"Believe"

Aug. 3rd, 2012 10:05 pm
marnanel: (Default)
[personal profile] marnanel
During a conversation with a friend this evening, I discovered we were using the word "believe" at cross-purposes. When I said "believe", I meant having any internal perception of an external fact, whether or not accurate (e.g. I believe that my desk is in my room since I can currently see it). But she meant having a hypothesis about something which has not yet adequately been confirmed (e.g. I see the desk and now I know it's there, I no longer believe it's there). I wonder how common this difference is, and how much disagreement it causes.

Date: 2012-08-04 03:18 am (UTC)
amaebi: black fox (Default)
From: [personal profile] amaebi
It is very common indeed, and particularly in the realm of religious faith.
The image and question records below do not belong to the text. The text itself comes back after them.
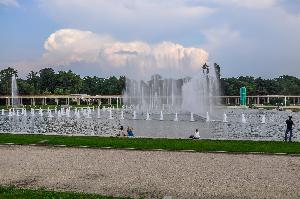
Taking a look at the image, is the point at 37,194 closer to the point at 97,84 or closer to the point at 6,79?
the point at 6,79

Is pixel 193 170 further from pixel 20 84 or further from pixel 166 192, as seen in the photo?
pixel 20 84

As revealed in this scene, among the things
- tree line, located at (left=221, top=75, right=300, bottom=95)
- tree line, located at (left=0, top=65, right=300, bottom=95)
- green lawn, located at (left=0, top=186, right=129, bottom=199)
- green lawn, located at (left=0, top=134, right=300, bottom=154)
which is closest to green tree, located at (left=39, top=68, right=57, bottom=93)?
tree line, located at (left=0, top=65, right=300, bottom=95)

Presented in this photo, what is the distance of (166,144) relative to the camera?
2144cm

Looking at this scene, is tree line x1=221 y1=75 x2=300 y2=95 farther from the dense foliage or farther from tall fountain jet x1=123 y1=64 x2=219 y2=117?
tall fountain jet x1=123 y1=64 x2=219 y2=117

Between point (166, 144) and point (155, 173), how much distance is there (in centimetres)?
734

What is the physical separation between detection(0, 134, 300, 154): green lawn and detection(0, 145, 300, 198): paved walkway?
150 centimetres

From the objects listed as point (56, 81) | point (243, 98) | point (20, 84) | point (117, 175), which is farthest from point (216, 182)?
point (56, 81)

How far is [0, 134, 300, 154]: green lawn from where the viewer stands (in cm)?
1992

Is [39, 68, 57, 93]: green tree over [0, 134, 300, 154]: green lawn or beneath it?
over

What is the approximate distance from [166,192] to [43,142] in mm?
12814

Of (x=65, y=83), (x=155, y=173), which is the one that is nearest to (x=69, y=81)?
(x=65, y=83)

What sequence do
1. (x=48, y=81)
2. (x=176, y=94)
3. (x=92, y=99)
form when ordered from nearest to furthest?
(x=176, y=94), (x=92, y=99), (x=48, y=81)

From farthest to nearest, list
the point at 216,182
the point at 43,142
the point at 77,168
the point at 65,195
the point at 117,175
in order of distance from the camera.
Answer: the point at 43,142, the point at 77,168, the point at 117,175, the point at 216,182, the point at 65,195

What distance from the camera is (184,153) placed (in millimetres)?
18953
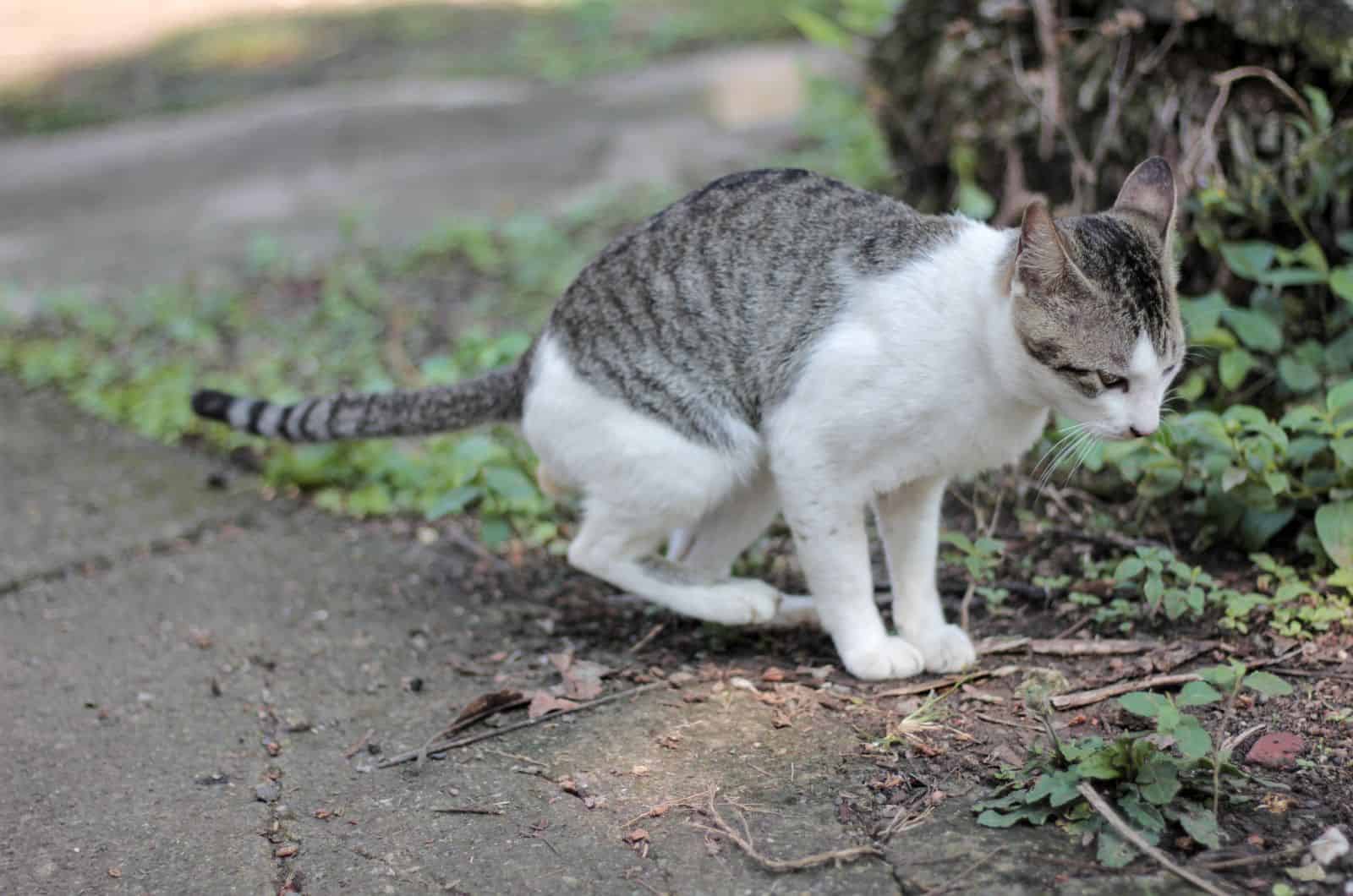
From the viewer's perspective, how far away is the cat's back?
10.9 ft

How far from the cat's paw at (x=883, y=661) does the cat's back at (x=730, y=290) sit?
0.66 m

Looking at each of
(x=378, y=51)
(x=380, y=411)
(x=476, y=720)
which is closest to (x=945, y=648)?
A: (x=476, y=720)

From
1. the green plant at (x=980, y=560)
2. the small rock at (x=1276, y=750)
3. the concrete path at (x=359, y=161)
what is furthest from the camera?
the concrete path at (x=359, y=161)

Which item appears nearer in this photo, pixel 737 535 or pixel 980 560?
pixel 980 560

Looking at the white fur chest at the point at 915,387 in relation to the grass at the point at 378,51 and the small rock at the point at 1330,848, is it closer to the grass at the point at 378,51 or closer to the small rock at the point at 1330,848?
the small rock at the point at 1330,848

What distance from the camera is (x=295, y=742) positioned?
3.24 meters

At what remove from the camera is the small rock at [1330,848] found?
2.35 meters

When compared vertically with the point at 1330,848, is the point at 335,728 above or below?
below

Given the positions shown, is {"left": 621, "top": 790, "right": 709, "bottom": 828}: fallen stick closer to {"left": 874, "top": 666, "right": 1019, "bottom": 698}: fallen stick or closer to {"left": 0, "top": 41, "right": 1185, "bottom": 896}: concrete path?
{"left": 0, "top": 41, "right": 1185, "bottom": 896}: concrete path

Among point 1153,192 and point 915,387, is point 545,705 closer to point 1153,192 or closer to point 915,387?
point 915,387

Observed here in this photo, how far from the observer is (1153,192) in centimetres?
312

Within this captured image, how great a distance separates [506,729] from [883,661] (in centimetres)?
96

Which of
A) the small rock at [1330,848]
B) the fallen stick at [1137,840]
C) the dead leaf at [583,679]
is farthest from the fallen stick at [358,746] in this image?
the small rock at [1330,848]

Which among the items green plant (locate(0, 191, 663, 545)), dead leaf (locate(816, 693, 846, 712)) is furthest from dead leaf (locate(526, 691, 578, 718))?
green plant (locate(0, 191, 663, 545))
Date: 2012-08-04 11:45 am (UTC)
pseudomonas: per bend sinister azure and or a chameleon counterchanged (Default)
From: [personal profile] pseudomonas
I think it's pretty common, though I share your use of it. In her use of the term, do you believe less and less and less as more evidence accumulates that the desk is indeed in the room?

Date: 2012-08-06 01:18 am (UTC)
From: [personal profile] desh
I also find fascinating the construct of "I [don't] believe in X", where X is something indisputably true but a thing that the speaker is expressing a moral judgment on. Compare "I don't believe in God" vs. "I don't believe in sex before marriage". How did we end up with the latter construction?